Stored records:
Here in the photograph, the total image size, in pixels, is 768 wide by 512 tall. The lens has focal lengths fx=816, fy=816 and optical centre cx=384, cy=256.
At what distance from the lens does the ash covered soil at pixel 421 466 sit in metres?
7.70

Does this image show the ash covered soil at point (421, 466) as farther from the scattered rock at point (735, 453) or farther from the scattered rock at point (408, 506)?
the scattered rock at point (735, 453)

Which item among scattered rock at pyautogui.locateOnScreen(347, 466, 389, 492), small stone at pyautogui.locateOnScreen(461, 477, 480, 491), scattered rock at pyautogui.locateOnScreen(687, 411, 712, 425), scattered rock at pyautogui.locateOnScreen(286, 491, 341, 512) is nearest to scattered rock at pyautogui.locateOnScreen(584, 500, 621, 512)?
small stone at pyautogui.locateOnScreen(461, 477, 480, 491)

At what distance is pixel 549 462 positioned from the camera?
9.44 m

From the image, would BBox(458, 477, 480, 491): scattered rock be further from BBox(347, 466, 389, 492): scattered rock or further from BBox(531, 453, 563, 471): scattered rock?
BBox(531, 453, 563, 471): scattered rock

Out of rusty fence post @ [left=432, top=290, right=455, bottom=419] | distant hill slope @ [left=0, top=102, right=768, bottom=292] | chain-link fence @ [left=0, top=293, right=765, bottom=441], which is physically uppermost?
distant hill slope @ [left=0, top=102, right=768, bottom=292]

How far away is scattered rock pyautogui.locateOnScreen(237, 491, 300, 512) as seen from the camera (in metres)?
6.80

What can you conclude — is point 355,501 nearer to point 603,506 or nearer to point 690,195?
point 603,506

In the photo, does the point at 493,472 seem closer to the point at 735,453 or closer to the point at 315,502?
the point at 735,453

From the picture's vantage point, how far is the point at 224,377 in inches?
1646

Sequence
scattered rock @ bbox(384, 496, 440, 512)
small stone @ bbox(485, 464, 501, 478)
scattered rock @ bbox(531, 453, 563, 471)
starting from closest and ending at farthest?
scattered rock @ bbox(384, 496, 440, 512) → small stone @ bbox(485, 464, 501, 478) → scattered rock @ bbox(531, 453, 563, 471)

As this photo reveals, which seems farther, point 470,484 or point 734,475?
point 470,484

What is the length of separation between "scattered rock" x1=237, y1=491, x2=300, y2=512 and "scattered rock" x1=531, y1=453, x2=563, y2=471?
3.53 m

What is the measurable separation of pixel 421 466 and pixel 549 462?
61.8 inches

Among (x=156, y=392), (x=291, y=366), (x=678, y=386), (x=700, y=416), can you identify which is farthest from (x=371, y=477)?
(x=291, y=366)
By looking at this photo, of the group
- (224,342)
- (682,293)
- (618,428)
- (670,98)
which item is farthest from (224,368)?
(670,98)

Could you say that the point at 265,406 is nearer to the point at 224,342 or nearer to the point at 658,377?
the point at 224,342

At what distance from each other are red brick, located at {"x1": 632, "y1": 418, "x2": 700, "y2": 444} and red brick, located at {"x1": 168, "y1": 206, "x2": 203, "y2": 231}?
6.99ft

* * *

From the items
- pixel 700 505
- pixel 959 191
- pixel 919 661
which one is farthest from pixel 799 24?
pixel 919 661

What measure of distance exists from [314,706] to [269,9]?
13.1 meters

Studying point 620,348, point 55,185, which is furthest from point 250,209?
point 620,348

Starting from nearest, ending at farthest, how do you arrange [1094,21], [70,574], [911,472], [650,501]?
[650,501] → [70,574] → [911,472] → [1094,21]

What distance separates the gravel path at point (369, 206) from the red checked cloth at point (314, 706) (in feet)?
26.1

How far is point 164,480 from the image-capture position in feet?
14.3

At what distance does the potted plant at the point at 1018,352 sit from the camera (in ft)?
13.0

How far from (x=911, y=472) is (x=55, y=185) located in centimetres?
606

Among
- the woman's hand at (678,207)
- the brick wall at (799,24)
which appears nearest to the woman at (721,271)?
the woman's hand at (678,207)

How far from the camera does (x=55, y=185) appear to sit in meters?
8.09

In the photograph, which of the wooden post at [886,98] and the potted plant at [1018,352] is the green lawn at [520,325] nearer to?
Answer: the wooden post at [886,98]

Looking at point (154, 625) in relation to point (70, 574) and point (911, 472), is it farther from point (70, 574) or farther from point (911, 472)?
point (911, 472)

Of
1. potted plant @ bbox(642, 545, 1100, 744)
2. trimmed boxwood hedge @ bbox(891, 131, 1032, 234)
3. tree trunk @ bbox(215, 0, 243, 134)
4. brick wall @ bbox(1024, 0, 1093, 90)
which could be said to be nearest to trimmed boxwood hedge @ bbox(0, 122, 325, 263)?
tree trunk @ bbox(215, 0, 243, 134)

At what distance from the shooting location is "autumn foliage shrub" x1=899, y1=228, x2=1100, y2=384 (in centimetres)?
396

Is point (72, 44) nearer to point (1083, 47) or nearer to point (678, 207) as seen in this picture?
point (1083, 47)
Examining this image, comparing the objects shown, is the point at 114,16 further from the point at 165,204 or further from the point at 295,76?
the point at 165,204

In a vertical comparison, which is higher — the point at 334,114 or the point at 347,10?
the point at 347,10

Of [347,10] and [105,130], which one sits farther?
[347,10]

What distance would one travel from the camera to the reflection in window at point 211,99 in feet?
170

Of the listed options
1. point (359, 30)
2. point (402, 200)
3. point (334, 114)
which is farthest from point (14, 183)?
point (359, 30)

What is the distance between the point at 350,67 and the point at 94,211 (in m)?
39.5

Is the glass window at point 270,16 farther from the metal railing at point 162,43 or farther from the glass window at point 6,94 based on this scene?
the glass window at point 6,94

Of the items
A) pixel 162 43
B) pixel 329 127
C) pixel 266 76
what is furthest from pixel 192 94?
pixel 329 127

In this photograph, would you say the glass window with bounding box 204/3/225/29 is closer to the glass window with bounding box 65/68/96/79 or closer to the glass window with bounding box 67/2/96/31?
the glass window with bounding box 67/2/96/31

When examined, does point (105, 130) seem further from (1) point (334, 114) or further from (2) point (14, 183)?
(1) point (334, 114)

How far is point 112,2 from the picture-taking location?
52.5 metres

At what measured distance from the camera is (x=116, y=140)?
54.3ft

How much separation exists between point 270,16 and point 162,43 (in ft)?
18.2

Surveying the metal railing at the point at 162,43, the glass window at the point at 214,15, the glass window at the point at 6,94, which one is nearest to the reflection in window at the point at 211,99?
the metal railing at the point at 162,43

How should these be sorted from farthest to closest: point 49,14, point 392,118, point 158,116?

Exercise:
Rewrite the lines starting at the one containing "From the picture's" and ending at the one containing "61.8 inches" as a numbered list, leaving out any blank lines.

Final result:
1. From the picture's vantage point, how far is the point at 224,377 in inches?
2. 1646
3. Sequence
4. scattered rock @ bbox(384, 496, 440, 512)
5. small stone @ bbox(485, 464, 501, 478)
6. scattered rock @ bbox(531, 453, 563, 471)
7. starting from closest and ending at farthest?
8. scattered rock @ bbox(384, 496, 440, 512) → small stone @ bbox(485, 464, 501, 478) → scattered rock @ bbox(531, 453, 563, 471)
9. As this photo reveals, which seems farther, point 470,484 or point 734,475?
10. point 470,484
11. What is the length of separation between "scattered rock" x1=237, y1=491, x2=300, y2=512 and "scattered rock" x1=531, y1=453, x2=563, y2=471?
12. 3.53 m
13. What is the measurable separation of pixel 421 466 and pixel 549 462?
14. 61.8 inches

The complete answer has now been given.